At the line containing "United States, site lebec_CA-33.", begin retyping, and stop after the last line of the data; add nothing.

··· Input for this task

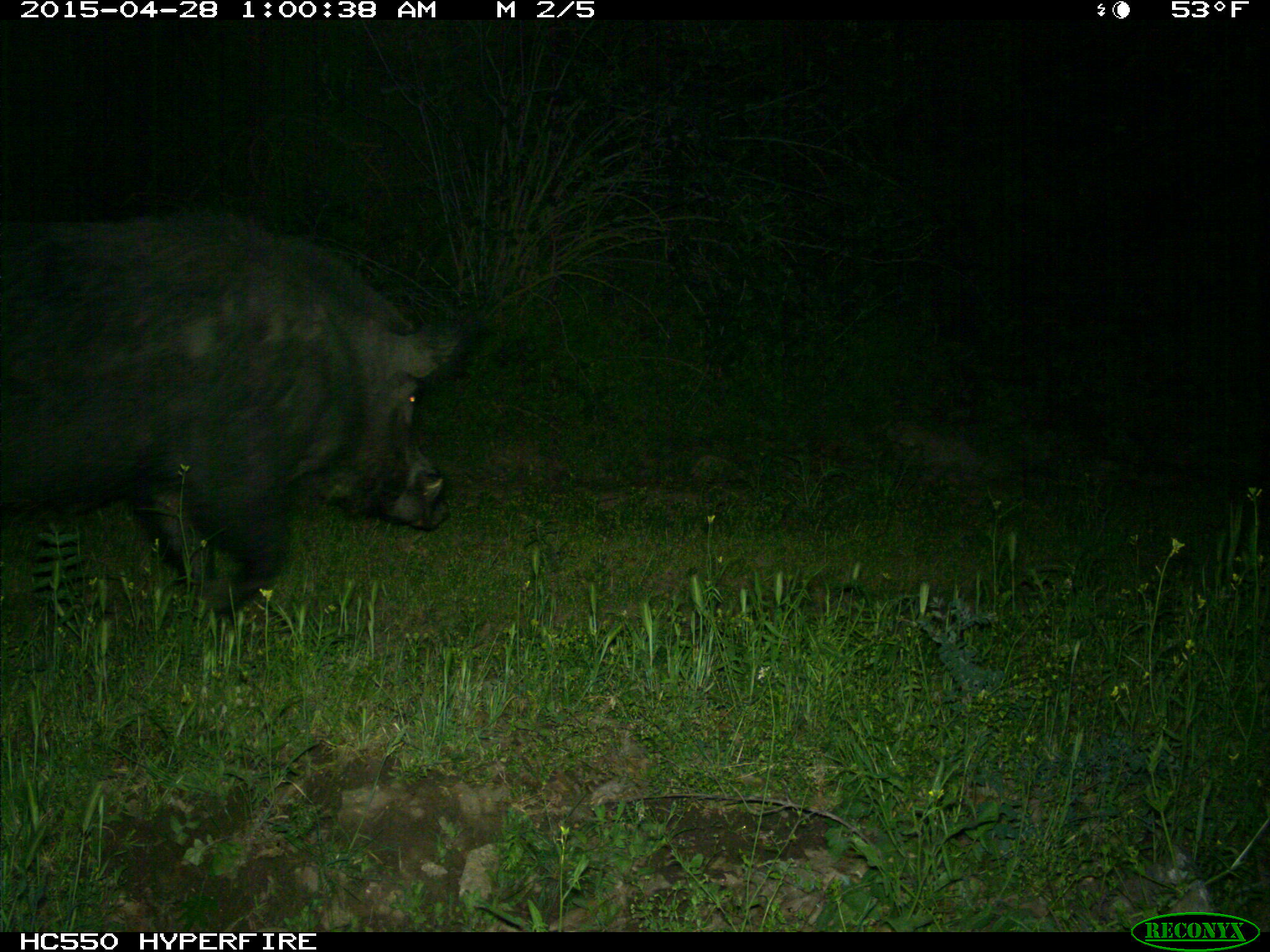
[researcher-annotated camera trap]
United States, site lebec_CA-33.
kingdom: Animalia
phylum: Chordata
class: Mammalia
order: Artiodactyla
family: Suidae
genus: Sus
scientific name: Sus scrofa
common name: wild boar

······

(Task result):
United States, site lebec_CA-33.
kingdom: Animalia
phylum: Chordata
class: Mammalia
order: Artiodactyla
family: Suidae
genus: Sus
scientific name: Sus scrofa
common name: wild boar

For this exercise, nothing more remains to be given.